Records of scene-based questions
....

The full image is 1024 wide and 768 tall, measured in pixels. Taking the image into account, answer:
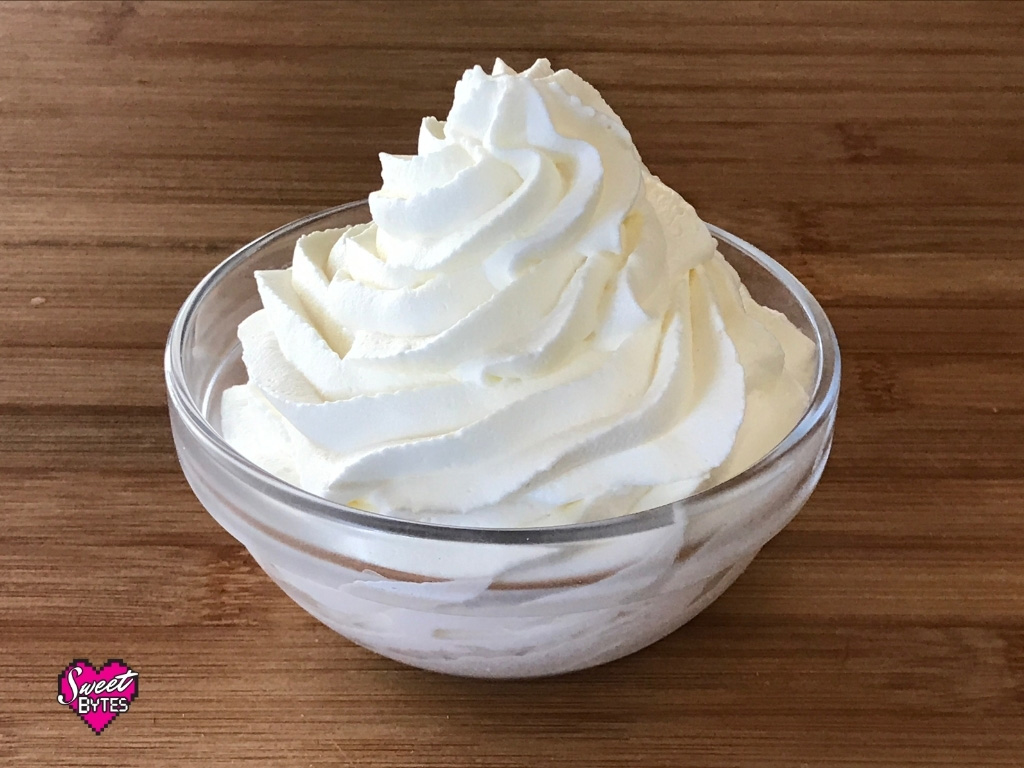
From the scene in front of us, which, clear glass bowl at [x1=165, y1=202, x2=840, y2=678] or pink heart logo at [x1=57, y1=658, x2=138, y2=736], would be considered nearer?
clear glass bowl at [x1=165, y1=202, x2=840, y2=678]

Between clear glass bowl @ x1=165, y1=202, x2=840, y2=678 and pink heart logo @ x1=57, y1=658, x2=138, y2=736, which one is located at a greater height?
clear glass bowl @ x1=165, y1=202, x2=840, y2=678

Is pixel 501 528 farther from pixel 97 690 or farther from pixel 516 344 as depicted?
pixel 97 690

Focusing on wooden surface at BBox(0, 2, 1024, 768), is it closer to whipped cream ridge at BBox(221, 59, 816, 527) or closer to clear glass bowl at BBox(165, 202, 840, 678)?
clear glass bowl at BBox(165, 202, 840, 678)


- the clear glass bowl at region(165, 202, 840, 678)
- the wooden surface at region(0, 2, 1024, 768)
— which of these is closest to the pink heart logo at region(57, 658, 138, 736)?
the wooden surface at region(0, 2, 1024, 768)

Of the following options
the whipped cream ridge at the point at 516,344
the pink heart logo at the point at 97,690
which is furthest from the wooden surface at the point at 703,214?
the whipped cream ridge at the point at 516,344

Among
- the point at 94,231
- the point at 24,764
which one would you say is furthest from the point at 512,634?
the point at 94,231

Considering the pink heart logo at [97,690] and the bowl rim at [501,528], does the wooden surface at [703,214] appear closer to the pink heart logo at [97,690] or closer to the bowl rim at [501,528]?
the pink heart logo at [97,690]

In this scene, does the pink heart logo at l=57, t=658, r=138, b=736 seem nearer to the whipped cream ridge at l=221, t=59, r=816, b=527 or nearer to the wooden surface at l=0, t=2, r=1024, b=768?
the wooden surface at l=0, t=2, r=1024, b=768
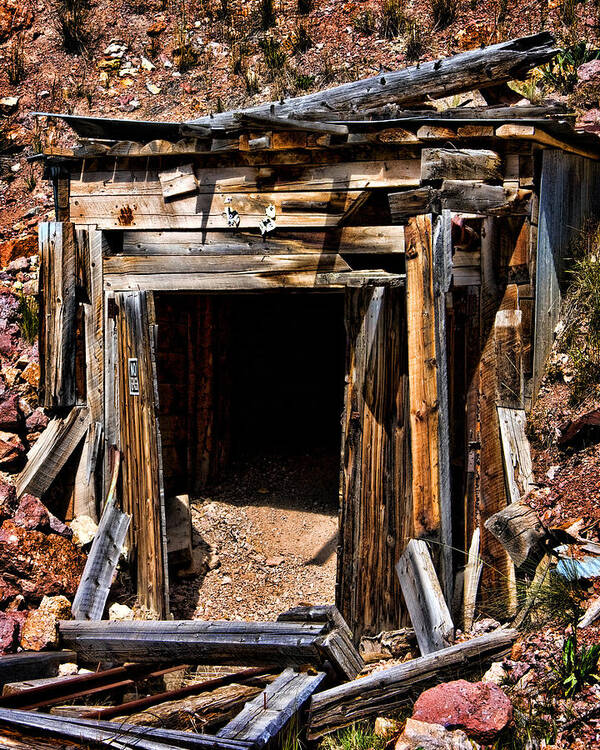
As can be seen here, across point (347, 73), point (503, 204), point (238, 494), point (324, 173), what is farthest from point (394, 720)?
point (347, 73)

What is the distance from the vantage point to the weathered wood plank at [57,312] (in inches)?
262

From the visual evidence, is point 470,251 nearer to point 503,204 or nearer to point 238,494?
point 503,204

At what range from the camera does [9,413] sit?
Result: 23.1ft

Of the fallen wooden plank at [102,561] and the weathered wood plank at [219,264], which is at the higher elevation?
the weathered wood plank at [219,264]

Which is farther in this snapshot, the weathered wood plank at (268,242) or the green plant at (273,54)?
the green plant at (273,54)

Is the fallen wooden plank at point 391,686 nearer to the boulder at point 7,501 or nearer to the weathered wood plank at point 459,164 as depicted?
the weathered wood plank at point 459,164

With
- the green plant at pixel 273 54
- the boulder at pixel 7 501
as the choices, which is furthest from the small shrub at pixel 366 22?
the boulder at pixel 7 501

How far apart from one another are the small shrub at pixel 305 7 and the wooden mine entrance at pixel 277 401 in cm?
572

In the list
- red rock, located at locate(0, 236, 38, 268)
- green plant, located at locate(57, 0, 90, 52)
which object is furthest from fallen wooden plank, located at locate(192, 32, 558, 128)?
green plant, located at locate(57, 0, 90, 52)

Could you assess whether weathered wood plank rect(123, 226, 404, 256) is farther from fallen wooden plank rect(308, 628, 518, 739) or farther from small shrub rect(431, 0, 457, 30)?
small shrub rect(431, 0, 457, 30)

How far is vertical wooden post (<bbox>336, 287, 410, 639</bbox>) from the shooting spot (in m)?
5.46

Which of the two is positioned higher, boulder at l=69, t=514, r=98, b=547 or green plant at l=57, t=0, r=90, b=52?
green plant at l=57, t=0, r=90, b=52

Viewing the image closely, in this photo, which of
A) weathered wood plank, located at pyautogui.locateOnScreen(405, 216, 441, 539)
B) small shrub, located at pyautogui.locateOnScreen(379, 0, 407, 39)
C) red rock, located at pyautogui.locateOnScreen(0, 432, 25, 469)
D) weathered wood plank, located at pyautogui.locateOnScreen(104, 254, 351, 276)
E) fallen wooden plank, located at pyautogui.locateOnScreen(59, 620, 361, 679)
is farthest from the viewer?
small shrub, located at pyautogui.locateOnScreen(379, 0, 407, 39)

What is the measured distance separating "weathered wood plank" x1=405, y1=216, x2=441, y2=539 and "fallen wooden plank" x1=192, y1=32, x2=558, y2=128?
Answer: 125cm
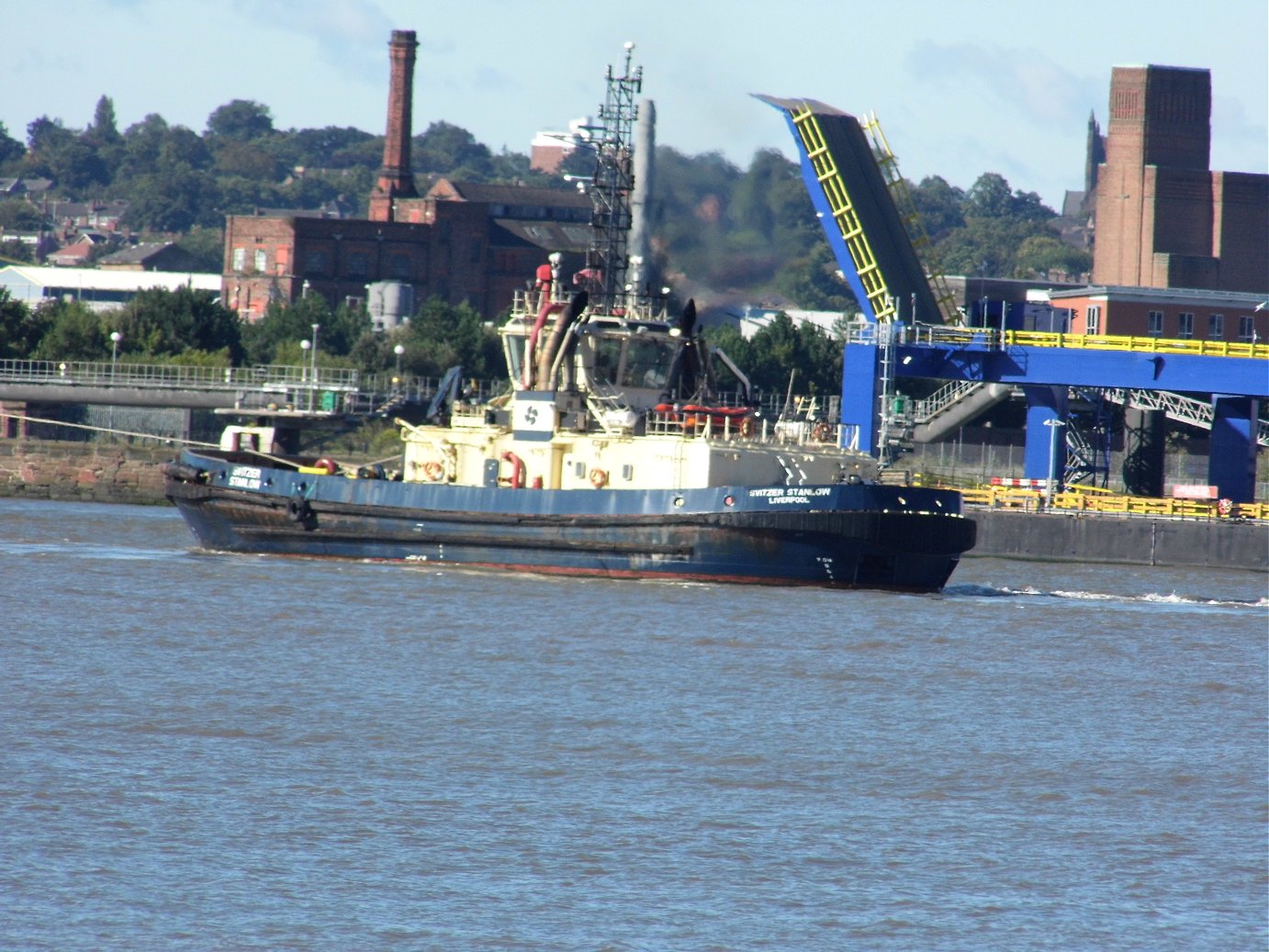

....

The request: Copy all of the material above word for word, leaving out the pictures.

Output of the task:
The full image is 1024 wide and 768 tall, measured in pixels. Taking the image into account, answer:
From the scene in front of us, which, clear glass bowl at [x1=165, y1=202, x2=840, y2=678] or pink heart logo at [x1=57, y1=658, x2=138, y2=736], would be considered nearer?
clear glass bowl at [x1=165, y1=202, x2=840, y2=678]

Between clear glass bowl @ x1=165, y1=202, x2=840, y2=678 and pink heart logo @ x1=57, y1=658, x2=138, y2=736, which one is located at a greater height?
clear glass bowl @ x1=165, y1=202, x2=840, y2=678

Is pixel 501 528 farther from pixel 97 690 or farther from pixel 516 344 as depicted?
pixel 97 690

Focusing on wooden surface at BBox(0, 2, 1024, 768), is it closer to whipped cream ridge at BBox(221, 59, 816, 527) or closer to clear glass bowl at BBox(165, 202, 840, 678)?
clear glass bowl at BBox(165, 202, 840, 678)


- the clear glass bowl at region(165, 202, 840, 678)
- the wooden surface at region(0, 2, 1024, 768)
— which of these is closest to the pink heart logo at region(57, 658, 138, 736)?
the wooden surface at region(0, 2, 1024, 768)

Of the following options
the whipped cream ridge at the point at 516,344
the pink heart logo at the point at 97,690
which is furthest from the wooden surface at the point at 703,214?
the whipped cream ridge at the point at 516,344

Among
- the point at 94,231
- the point at 24,764
which one would you say is furthest from the point at 512,634?
the point at 94,231

Considering the pink heart logo at [97,690] and the bowl rim at [501,528], does the wooden surface at [703,214] appear closer to the pink heart logo at [97,690] or closer to the bowl rim at [501,528]?
the pink heart logo at [97,690]

In this scene, does the pink heart logo at l=57, t=658, r=138, b=736 seem nearer to the whipped cream ridge at l=221, t=59, r=816, b=527 or nearer to the wooden surface at l=0, t=2, r=1024, b=768?
the wooden surface at l=0, t=2, r=1024, b=768
As can be seen here, across point (347, 73), point (503, 204), point (238, 494), point (324, 173), what is farthest from point (394, 720)?
point (347, 73)

What is the distance from the vantage point to the weathered wood plank at [57,312] (in inches)?
262

From the visual evidence, is point 470,251 nearer to point 503,204 or nearer to point 238,494?
point 503,204

At what range from the camera does [9,413] sit?
Result: 23.1ft

Of the fallen wooden plank at [102,561] and the weathered wood plank at [219,264], which is at the higher elevation?
the weathered wood plank at [219,264]

Which is farther in this snapshot, the weathered wood plank at (268,242) or the green plant at (273,54)?
the green plant at (273,54)

Is the fallen wooden plank at point 391,686 nearer to the boulder at point 7,501 or nearer to the weathered wood plank at point 459,164 as depicted?
the weathered wood plank at point 459,164

With
- the green plant at pixel 273 54
- the boulder at pixel 7 501
as the choices, which is furthest from the small shrub at pixel 366 22?
the boulder at pixel 7 501

How far apart from one another are the small shrub at pixel 305 7 and the wooden mine entrance at pixel 277 401 in cm?
572

In the list
- red rock, located at locate(0, 236, 38, 268)
- green plant, located at locate(57, 0, 90, 52)
which object is furthest from fallen wooden plank, located at locate(192, 32, 558, 128)?
green plant, located at locate(57, 0, 90, 52)

Could you assess whether weathered wood plank rect(123, 226, 404, 256) is farther from fallen wooden plank rect(308, 628, 518, 739) or farther from small shrub rect(431, 0, 457, 30)?
small shrub rect(431, 0, 457, 30)

How far is vertical wooden post (<bbox>336, 287, 410, 639</bbox>) from the shooting spot (in m)?
5.46

Which of the two is positioned higher, boulder at l=69, t=514, r=98, b=547 or green plant at l=57, t=0, r=90, b=52?
green plant at l=57, t=0, r=90, b=52

Viewing the image closely, in this photo, which of
A) weathered wood plank, located at pyautogui.locateOnScreen(405, 216, 441, 539)
B) small shrub, located at pyautogui.locateOnScreen(379, 0, 407, 39)
C) red rock, located at pyautogui.locateOnScreen(0, 432, 25, 469)
D) weathered wood plank, located at pyautogui.locateOnScreen(104, 254, 351, 276)
E) fallen wooden plank, located at pyautogui.locateOnScreen(59, 620, 361, 679)
is farthest from the viewer?
small shrub, located at pyautogui.locateOnScreen(379, 0, 407, 39)

What is the measured distance separating "weathered wood plank" x1=405, y1=216, x2=441, y2=539 and "fallen wooden plank" x1=192, y1=32, x2=558, y2=128?
Answer: 125cm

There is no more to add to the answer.